Excerpt provided:
____
In defence of Amartya Sen
At a hall inside Delhi’s Jawaharlal Nehru University, there’s only room to stand. Scholars, students, journalists and professors struggle to fit in. Some of them are comfortable squatting on the floor, as they take copious notes.
Others crane their necks to connect with the speaker on stage. It’s the Nobel Prize-winning Harvard economist Amartya Sen. Economists anywhere seldom command such appeal outside the hallowed precincts of their campuses. In his homeland, Sen is a celebrity, mobbed like movie stars.
Popular among left-liberals, Sen has been equally respected across the political spectrum. In 1999, he was awarded India’s highest civilian honour, the Bharat Ratna (Jewel of India), by a government led by the right-wing nationalist Bharatiya Janata Party.
Unlike his periodic visits home, Sen’s tour of India last month to launch his new book An Uncertain Glory, India and its Contradictions, co-authored with Jean Deréz, created quite a stir.
In the span of three weeks, the differences between Sen and Jagdish Bhagwati, a Columbia University professor of economics, have metamorphosed from the academic to the political, and then perhaps, turned a tad personal.
The duel is a throwback to the no-less-vicious showdown between economists John Maynard Keynes and Friedrich von Hayek, which gripped Britain’s academia 80 years ago.
Sen is no stranger to “bizarrely drawn” academic battle lines. When he moved to Trinity College in 1953, Cambridge was dominated by a polarized debate between the Keynesians, such as Nicholas Kaldor and Joan Robinson, and neo-classicists, such as A.C. Pigou (see Sen’s Nobel Biographical for more on this).
Sen found “Kaldor” to be the most tolerant among the neo-Keynesians, while Richard Kahn was the most “bellicose”. But the bellicosity of Bhagwati has been far more pugnacious.
The current clash was triggered by a review of Sen’s new book in the venerable columns of The Economist magazine.
The reviewer of Sen’s book credited Bhagwati and his collaborator Arvind Panagariya with advocating reforms to achieve faster growth and poverty reduction. However, the reviewer lauded Sen and Drezé for aiming to go “much further” (in improving living conditions).
____
Record extracts:
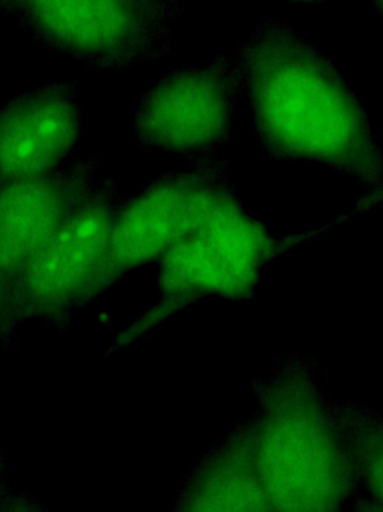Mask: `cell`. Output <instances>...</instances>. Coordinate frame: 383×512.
____
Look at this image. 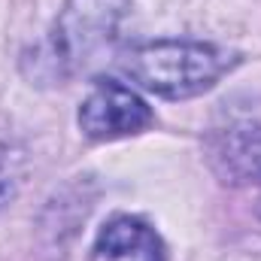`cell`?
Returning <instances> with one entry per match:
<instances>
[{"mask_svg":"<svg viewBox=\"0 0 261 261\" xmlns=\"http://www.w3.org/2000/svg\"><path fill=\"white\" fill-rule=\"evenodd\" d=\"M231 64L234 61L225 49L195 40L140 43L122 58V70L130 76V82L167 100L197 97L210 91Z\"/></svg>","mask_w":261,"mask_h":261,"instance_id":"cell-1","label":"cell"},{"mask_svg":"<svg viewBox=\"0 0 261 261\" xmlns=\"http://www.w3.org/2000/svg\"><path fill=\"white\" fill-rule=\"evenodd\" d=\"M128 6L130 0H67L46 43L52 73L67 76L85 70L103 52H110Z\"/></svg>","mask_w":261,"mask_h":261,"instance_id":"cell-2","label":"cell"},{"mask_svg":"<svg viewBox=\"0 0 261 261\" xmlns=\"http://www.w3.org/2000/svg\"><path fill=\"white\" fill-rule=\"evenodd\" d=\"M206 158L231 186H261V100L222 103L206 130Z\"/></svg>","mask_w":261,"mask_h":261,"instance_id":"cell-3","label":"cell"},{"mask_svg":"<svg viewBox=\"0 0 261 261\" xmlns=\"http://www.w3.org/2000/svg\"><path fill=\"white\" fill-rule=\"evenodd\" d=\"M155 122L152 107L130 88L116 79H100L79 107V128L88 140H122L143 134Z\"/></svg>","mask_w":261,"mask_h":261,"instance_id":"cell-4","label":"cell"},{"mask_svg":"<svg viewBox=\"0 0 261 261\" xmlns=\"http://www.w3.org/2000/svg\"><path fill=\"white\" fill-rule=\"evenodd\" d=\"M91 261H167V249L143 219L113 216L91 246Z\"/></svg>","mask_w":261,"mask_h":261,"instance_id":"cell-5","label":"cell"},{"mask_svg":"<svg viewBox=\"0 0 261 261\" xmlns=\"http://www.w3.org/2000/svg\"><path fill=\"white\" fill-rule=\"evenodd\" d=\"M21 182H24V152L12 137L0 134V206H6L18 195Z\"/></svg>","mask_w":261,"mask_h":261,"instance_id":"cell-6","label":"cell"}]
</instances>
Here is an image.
____
Exercise instructions:
• 1. How would you say this sentence from the piece defending Amartya Sen in Spanish: "The current clash was triggered by a review of Sen's new book in the venerable columns of The Economist magazine."
• 2. Can you repeat word for word the passage of the piece defending Amartya Sen starting at "In the span" and ending at "80 years ago."?

Expected outputs:
• 1. El choque actual se desencadenó a raíz de una reseña del nuevo libro de Sen en las venerables columnas de la revista The Economist.

• 2.
In the span of three weeks, the differences between Sen and Jagdish Bhagwati, a Columbia University professor of economics, have metamorphosed from the academic to the political, and then perhaps, turned a tad personal.
The duel is a throwback to the no-less-vicious showdown between economists John Maynard Keynes and Friedrich von Hayek, which gripped Britain’s academia 80 years ago.